In the epigraphic sources we must distinguish two series: the series of epigraphs on monuments or relating to monuments, and that of the authors’ signatures. The first includes the votive inscriptions (e.g. the dedicatory inscription of Alexander the Great on a pillar of the temple of Athena in Priene) and the inscriptions relating to both the construction and the sculptural decoration of architectural monuments (e.g. the inscriptions relating to the buildings on the Acropolis of Athens; that relating to the Asclepieus of Epidaurus). The second series includes the signatures of painters and vase makers, and those of sculptors. About a hundred signatures of potters are known, of which, of course, the literary tradition does not mention. The signatures of the sculptors give us news of many artists, from the century. Street. C. until the times of the Roman Empire; but the signed statues that have come down to us are not many and are almost all by secondary sculptors. Mostly the signatures of first-rate artists are given to us by bases; a singular example is instead that of the statue of Peonio di Mende in Olympia, which we know through the original, provided with the base on which is the author’s signature. Sometimes from the traces left on the surface of the base by the lost statue it is possible to reconstruct the statue itself. This is the case of the base found in Olimpia by the boxer Cinisco, the work of Polykleitos; the study of the base has led some to recognize a copy of the Cinisco in the type of the so-called Westimacott athlete of the British Museum. Fewer, but still important, are the signatures of architects, painters and mosaicists, gem carvers, coin engravers.

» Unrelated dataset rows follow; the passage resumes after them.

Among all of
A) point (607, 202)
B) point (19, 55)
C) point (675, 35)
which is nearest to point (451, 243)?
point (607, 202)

Lastly, even the papyri found in Egypt sometimes contain information concerning the history of Greek art; the surest and most notable example is offered by a fragment of a list of winners in the Olympics, including the Olympics 76-83, that is, the years between 476 and 448; With this fragment it was possible to better understand the chronology of sculptors such as Pythagoras, Mirone, Polycletus, thanks to the dating of the Olympians mentioned in the papyrus, whose statues, made by the said sculptors, are mentioned by Pausanias and other sources.